(page 41)
Andrew Jackson Hess, a native of Oregon, was born December 20, 1846, on his father's donation claim, near the town of Newberg. His father, Joseph Hess, was born in Arkansas, in the year 1812, and was of German ancestry. He married Miss Mary L. Kiser, a native of Arkansas, born in 1814, and in that State they married.
In 1843, Mr. and Mrs. Hess crossed the plains to Oregon with the first wagon train of emigrants. He brought with him his wife and five children, two boys and three girls. They made their own roads, and as this was the first wagon train that came all the way through, they overcame many obstacles, and drove through many places where one would have thought no wagon would have been taken. With ropes the men held the wagons firm, and set their ingenuity to work to devise ways to get through.
When they arrived at the Dalles, they were short of provisions, and Mr. Hess came on to Oregon City, and got supplies, and went back and helped the party into the valley.
The Kisers struck out in the country to look for a location and they decided on Chehalem Valley, and here they settled among the Indians. Sidney Smith, George Nelson and Mr. Hess, all settled there, and they had their choice of the whole valley.
When gold was discovered in California, he went there and remained a summer, and when he returned to his family, he was able to bring with him some gold. He was always an industrious and enterprising man, and was as brave as he was industrious. He was engaged in the successful raising of stock, and in 1861, he went to the Idaho mines. That was a hard winter for stockmen and they lost 500 head of cattle and 300 head of horses. They had not been in the habit of feeding the stock in the winter, and the deep snow came, and large numbers of the animals died all over the valley.
In 1870, he went to California, and remained there some time, but later went to Jackson County, Oregon, where he was either killed by accident or murdered. It was said that he was chopping on a tree with another man and was hit with the other man's ax. His widow survives and resides on the old donation claim with three of her sons. They had a family of thirteen children, six daughters and seven sons, all of whom are still alive and well. One resides in Idaho, another in California, and the rest in Oregon.
Mr. Hess, who is the subject of this sketch, was the seventh child. He was reared on a farm and attended the district school in the winter. At the age of twenty years, December 13, 1866, he married Miss Rebecca Matilda Heater, born in Iowa, April 23, 1848, and was the daughter of Lorenzo Dow Heater, a pioneer of 1854, and a resident of Marion County.

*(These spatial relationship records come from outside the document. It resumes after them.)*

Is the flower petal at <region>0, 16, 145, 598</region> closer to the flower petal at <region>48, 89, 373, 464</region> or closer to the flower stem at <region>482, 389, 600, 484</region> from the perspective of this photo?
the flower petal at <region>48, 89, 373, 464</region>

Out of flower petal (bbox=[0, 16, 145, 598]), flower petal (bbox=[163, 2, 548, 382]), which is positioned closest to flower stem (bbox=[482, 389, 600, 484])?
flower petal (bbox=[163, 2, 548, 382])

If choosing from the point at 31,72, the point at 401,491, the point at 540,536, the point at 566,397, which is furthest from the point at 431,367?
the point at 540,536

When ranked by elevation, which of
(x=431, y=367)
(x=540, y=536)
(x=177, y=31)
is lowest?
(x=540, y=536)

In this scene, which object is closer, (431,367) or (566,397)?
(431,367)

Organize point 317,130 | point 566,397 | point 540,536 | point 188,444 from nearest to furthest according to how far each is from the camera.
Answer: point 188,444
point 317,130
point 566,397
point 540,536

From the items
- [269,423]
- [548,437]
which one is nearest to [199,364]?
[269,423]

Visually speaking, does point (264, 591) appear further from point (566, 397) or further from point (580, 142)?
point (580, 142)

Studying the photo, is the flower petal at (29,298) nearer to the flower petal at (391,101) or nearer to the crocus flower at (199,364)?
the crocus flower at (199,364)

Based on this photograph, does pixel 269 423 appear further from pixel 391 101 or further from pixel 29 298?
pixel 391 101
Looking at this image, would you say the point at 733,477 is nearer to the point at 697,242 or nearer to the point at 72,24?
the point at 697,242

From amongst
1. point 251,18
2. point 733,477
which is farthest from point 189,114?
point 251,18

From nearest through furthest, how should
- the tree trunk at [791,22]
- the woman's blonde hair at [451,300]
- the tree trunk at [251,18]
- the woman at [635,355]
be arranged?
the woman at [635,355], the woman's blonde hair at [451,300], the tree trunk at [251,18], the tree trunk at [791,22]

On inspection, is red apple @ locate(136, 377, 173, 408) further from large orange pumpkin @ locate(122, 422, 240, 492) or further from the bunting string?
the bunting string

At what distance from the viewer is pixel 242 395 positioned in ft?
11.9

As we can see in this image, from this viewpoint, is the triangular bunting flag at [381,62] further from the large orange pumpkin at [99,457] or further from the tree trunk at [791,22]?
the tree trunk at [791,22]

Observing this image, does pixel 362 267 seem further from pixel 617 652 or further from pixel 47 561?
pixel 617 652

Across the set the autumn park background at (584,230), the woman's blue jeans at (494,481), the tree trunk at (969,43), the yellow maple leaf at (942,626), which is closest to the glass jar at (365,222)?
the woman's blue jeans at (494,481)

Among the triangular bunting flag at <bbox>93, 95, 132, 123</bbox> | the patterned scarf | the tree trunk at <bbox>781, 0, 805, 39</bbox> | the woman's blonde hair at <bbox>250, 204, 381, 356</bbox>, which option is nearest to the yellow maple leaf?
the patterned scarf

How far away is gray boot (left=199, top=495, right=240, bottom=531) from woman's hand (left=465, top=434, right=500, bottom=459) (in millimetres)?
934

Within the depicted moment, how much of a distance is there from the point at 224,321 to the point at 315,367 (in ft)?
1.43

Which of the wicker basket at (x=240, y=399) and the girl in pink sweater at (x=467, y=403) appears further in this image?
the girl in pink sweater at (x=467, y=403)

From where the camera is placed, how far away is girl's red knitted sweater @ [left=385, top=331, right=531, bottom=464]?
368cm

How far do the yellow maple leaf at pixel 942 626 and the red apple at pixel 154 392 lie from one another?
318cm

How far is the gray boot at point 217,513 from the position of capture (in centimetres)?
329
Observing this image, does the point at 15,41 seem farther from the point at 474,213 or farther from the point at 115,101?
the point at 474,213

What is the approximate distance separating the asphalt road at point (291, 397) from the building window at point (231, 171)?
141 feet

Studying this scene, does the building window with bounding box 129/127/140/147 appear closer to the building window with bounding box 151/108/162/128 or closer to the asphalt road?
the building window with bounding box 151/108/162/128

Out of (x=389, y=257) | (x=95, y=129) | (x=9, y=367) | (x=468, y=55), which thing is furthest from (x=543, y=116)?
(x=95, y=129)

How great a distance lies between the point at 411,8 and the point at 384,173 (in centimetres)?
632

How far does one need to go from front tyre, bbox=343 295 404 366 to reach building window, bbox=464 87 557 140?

Mr. Hess' father gave him 100 acres of land on which he resided, and where he has since resided, two and one-half miles northeast of Sherwood, in Washington County. Mr. Hess improved his land, did general farming and, by close attention to business, he added to the farm 200 acres more. He is now making money raising onions on his Beaver Dam land. He and his wife have had ten children, as follows: James Walter, Thomas Marion, Joshua E., Mary Elizabeth, Emma S., deceased in her second year of diphtheria, Hiram Jackson, Nelly, Frederick, Laura and Alice.
Mr. Hess is a Democrat in politics, but he declines to be a candidate for office, preferring the quiet of his own affairs. He has been prevailed upon, however, to serve his fellow-citizens as Road Supervisor and School Director. In addition to his home farm, he has 160 acres of land on the head-waters of Salmon River, in east Oregon. He is a reliable and respected citizen of the county in which he was born and has always resided.